BRIEF. Retype the line where "common name: domestic cow" appears and each line that follows it down to the last line of the records below. Leave the pictures out.

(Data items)
──────
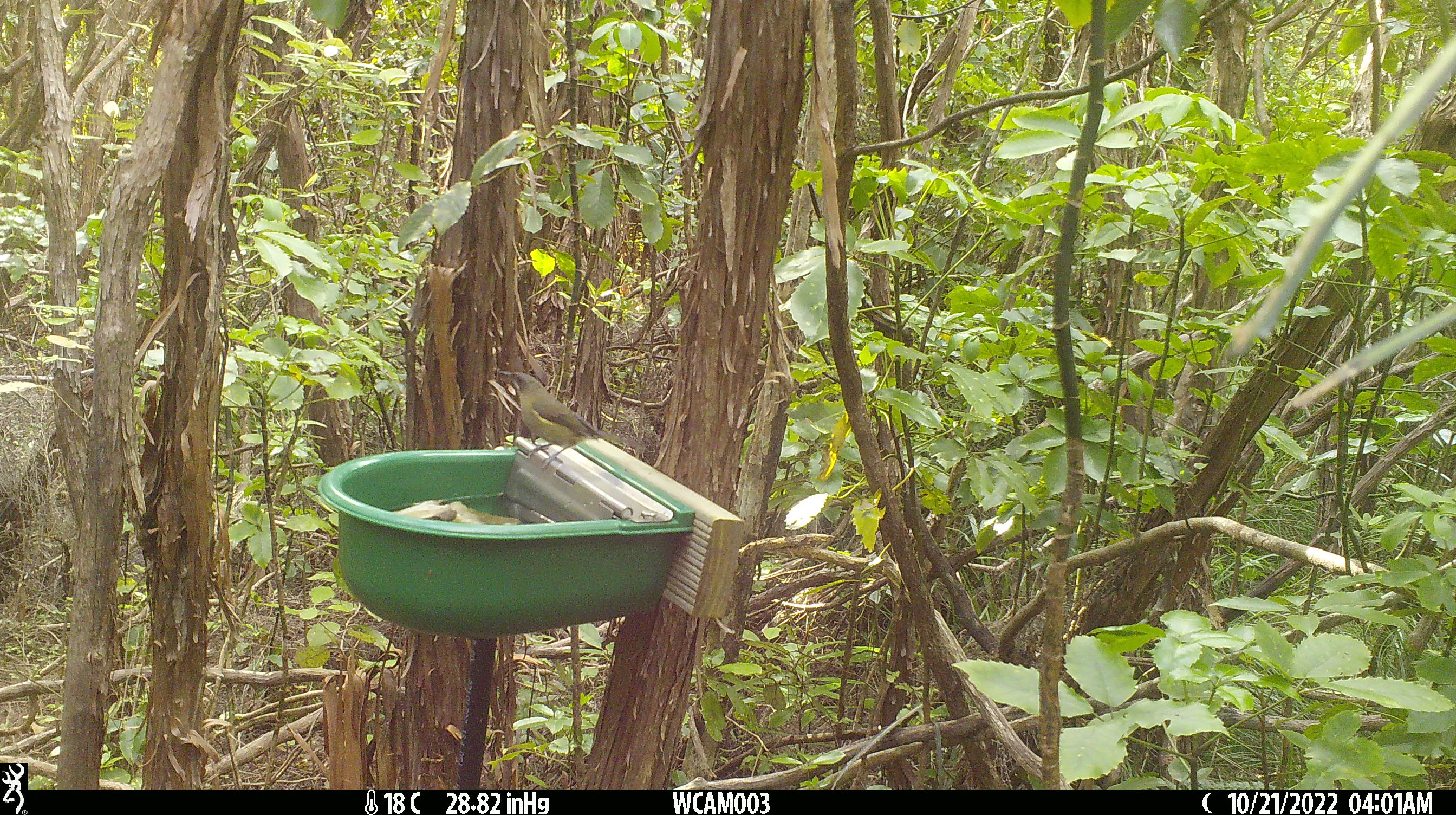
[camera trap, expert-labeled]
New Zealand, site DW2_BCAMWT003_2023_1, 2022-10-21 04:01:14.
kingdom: Animalia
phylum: Chordata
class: Aves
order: Passeriformes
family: Meliphagidae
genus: Anthornis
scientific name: Anthornis melanura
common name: new zealand bellbird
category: bellbird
Bellbird (new zealand bellbird) (Anthornis melanura).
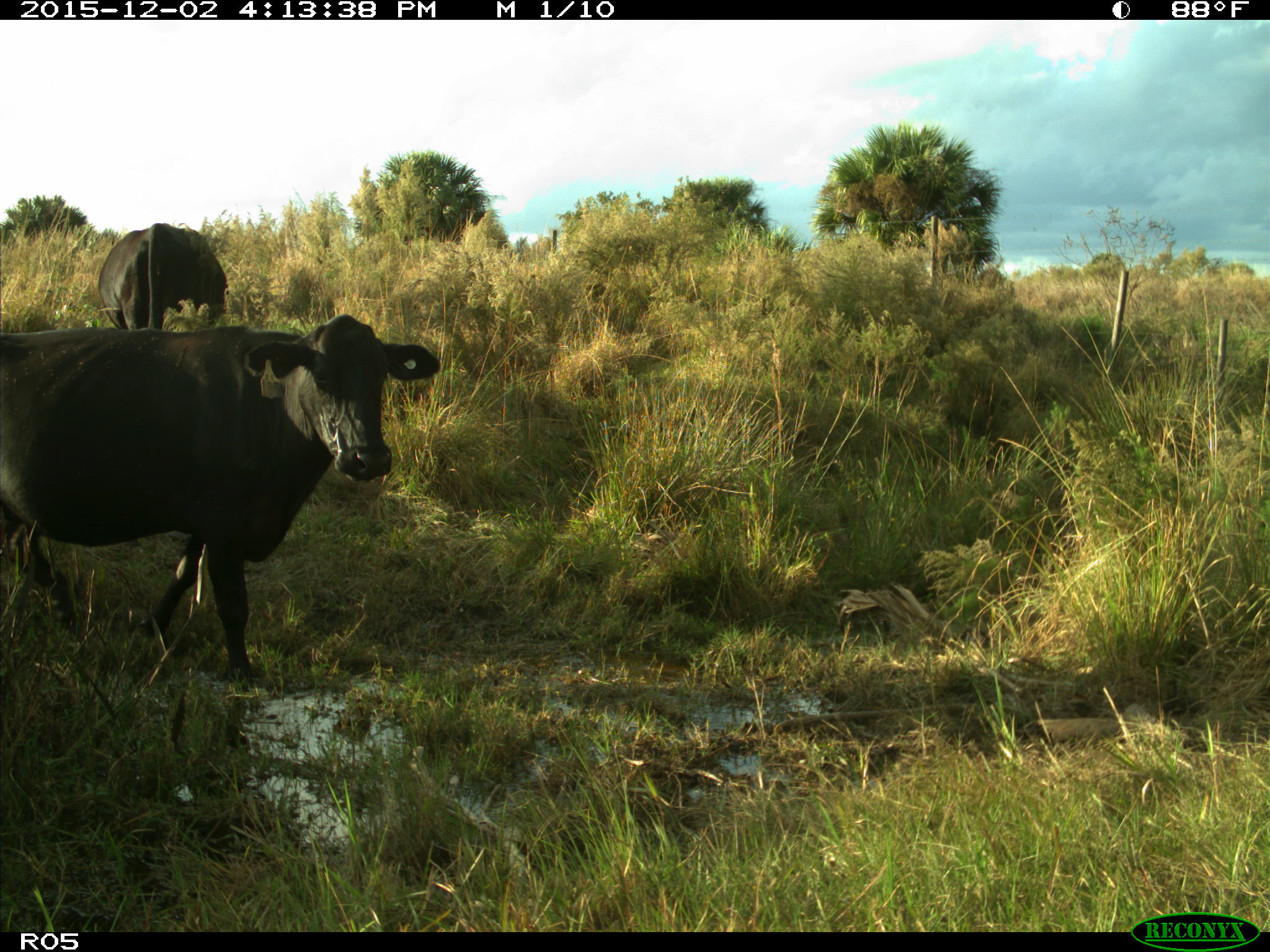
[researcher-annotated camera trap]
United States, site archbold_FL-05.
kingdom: Animalia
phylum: Chordata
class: Mammalia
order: Artiodactyla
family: Bovidae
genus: Bos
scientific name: Bos taurus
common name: domestic cow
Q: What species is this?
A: Bos taurus (domestic cow).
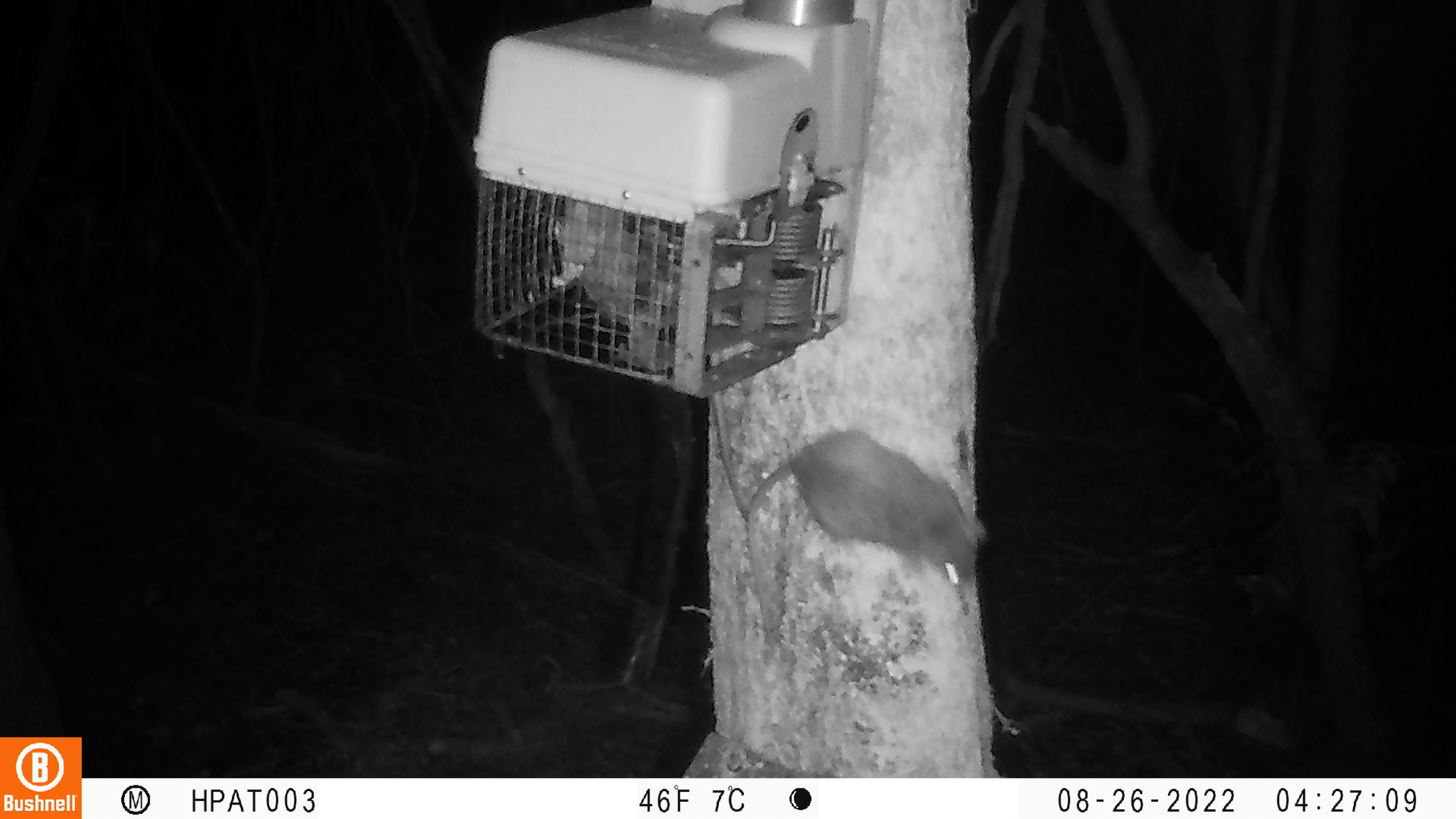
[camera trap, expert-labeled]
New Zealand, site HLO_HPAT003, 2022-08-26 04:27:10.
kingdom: Animalia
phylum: Chordata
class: Mammalia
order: Rodentia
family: Muridae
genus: Rattus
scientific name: Rattus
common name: rat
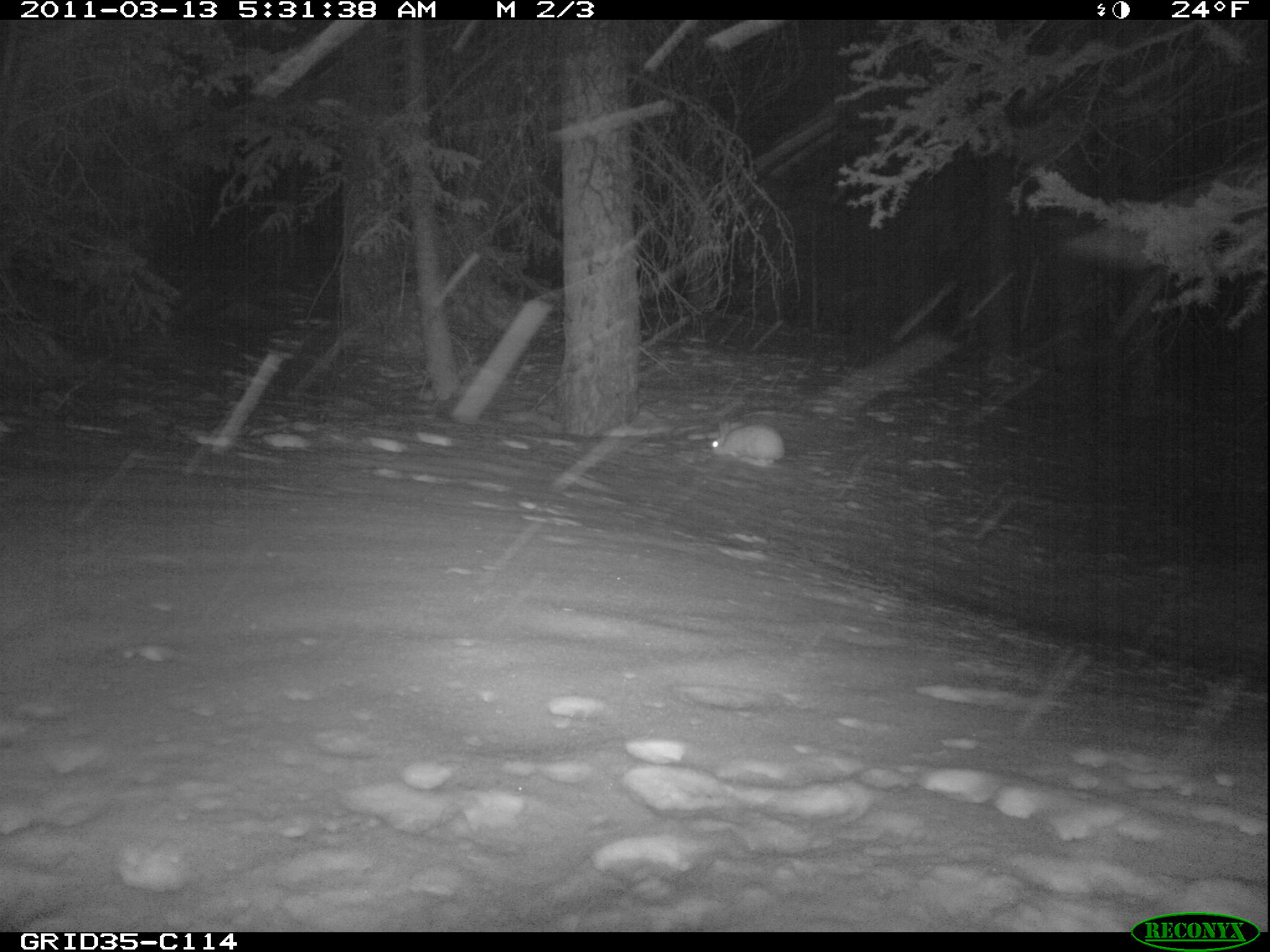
──────
WORKED SOLUTION.
common name: domestic cow
Q: What species is this?
A: Bos taurus (domestic cow).
[camera trap, expert-labeled]
New Zealand, site HLO_HPAT003, 2022-08-26 04:27:10.
kingdom: Animalia
phylum: Chordata
class: Mammalia
order: Rodentia
family: Muridae
genus: Rattus
scientific name: Rattus
common name: rat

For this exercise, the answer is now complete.